Cantor, who has had his profile raised by mild rumors of his consideration as VP, warned, as have other Republicans, that pulling out at the wrong time could end up in a regrouping of insurgents or lead to an emboldened al Qaeda.
“He’ll have to change it,” Cantor said of Obama’s policy, calling it an “ideological commitment” and pandering to the Left.
Asked by a reporter if the war is going so well, doesn’t it make sense to start withdrawing some troops now, Cantor replied this way, “Look, the decision on troop levels is the decision of the Commander in Chief. … That’s why I raise the question on Barack Obama’s intransigence on his Iraq policy.”
“He needs a plan based on sustaining and improving” the situation, he said.
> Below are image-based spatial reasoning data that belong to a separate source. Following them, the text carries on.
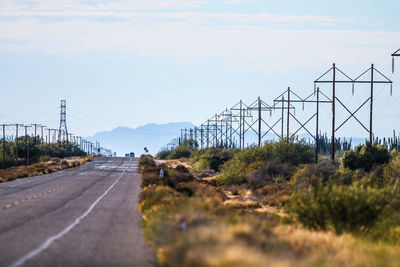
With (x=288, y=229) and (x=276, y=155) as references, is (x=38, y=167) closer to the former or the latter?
(x=276, y=155)

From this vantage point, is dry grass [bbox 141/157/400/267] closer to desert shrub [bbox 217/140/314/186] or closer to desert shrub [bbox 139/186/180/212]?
desert shrub [bbox 139/186/180/212]

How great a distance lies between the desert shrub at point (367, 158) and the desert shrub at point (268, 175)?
428 centimetres

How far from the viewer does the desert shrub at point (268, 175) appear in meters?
42.2

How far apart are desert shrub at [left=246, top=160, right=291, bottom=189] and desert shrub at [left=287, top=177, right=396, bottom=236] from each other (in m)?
22.9

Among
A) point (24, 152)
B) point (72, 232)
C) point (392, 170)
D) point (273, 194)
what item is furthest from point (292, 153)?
point (24, 152)

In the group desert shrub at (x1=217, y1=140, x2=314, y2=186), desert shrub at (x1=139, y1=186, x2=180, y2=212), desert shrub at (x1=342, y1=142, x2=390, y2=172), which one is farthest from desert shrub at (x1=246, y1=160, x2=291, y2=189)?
desert shrub at (x1=139, y1=186, x2=180, y2=212)

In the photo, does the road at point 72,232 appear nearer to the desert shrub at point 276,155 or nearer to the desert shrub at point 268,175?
the desert shrub at point 268,175

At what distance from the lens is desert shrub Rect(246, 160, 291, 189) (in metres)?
42.2

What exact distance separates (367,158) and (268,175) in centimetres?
706

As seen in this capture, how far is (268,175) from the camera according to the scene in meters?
44.0

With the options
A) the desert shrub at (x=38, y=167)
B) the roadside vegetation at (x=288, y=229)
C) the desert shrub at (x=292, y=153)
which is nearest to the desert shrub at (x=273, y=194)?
the roadside vegetation at (x=288, y=229)

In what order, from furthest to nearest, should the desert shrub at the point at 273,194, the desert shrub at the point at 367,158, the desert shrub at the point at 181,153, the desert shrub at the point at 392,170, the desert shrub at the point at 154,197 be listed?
the desert shrub at the point at 181,153
the desert shrub at the point at 367,158
the desert shrub at the point at 392,170
the desert shrub at the point at 273,194
the desert shrub at the point at 154,197

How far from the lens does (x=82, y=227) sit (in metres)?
20.3

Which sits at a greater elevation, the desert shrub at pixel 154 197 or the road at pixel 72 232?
the desert shrub at pixel 154 197
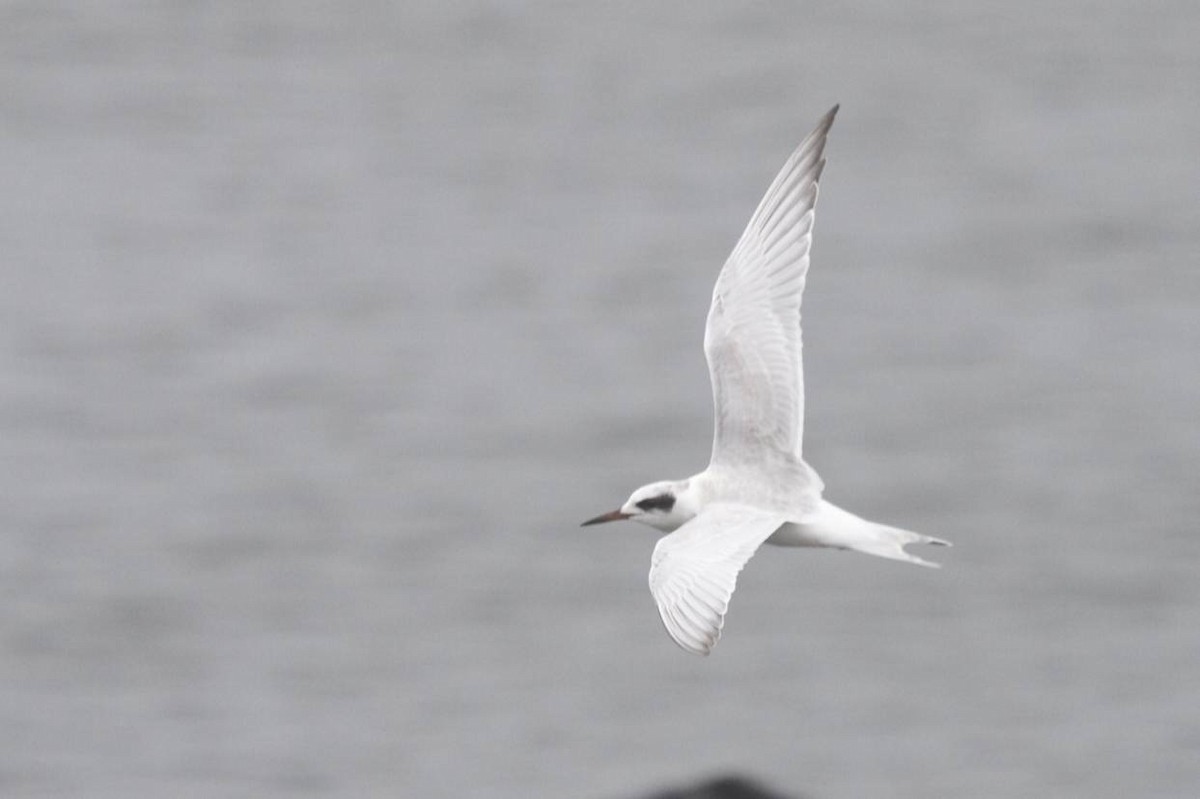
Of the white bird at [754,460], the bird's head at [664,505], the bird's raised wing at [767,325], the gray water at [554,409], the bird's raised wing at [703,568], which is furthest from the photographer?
the gray water at [554,409]

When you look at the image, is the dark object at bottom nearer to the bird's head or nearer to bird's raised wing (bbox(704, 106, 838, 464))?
the bird's head

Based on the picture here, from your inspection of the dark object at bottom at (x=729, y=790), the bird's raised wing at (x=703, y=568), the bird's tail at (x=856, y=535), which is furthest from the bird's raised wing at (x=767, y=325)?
the dark object at bottom at (x=729, y=790)

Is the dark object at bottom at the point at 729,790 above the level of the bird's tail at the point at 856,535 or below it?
below

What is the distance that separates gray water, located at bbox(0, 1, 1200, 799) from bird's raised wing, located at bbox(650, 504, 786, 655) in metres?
4.50

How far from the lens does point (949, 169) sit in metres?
18.6

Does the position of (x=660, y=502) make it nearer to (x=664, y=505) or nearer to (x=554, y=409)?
(x=664, y=505)

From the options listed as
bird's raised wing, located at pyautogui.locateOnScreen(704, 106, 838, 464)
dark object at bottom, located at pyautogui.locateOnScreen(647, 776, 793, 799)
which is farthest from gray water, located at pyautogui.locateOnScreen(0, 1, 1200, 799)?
dark object at bottom, located at pyautogui.locateOnScreen(647, 776, 793, 799)

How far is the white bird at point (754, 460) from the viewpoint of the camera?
23.1ft

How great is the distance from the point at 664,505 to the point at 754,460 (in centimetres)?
39

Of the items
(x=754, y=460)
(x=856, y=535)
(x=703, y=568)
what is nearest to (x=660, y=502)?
(x=754, y=460)

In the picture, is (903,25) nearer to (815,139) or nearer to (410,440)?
(410,440)

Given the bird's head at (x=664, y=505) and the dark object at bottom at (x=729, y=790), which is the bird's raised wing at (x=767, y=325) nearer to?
the bird's head at (x=664, y=505)

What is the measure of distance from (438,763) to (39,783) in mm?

*** UPDATE *** The Obama campaign responds: "Throughout this campaign, Barack Obama has been clear and consistent in saying that we need to responsibly end the war in Iraq so that we can restore our military strength, finish the fight in Afghanistan and focus on the terrorists who actually attacked us on 9/11," Obama spokesman Tommy Vietor said in a statement. "Today, eleven months after Barack Obama called for more troops in Afghanistan, the Chairman of the Joint Chiefs of Staff supported that position while pointing out once again that the war in Iraq is shortchanging our effort in Afghanistan. Instead of questioning Barack Obama's consistent call for a new direction in Iraq and Afghanistan, John McCain should explain why he is offering nothing more than four more years of a failed foreign policy that has asked nothing of the Iraqi government, overstretched our military, failed to finish the job in Afghanistan, and failed to bring Osama bin Laden to justice for over six years."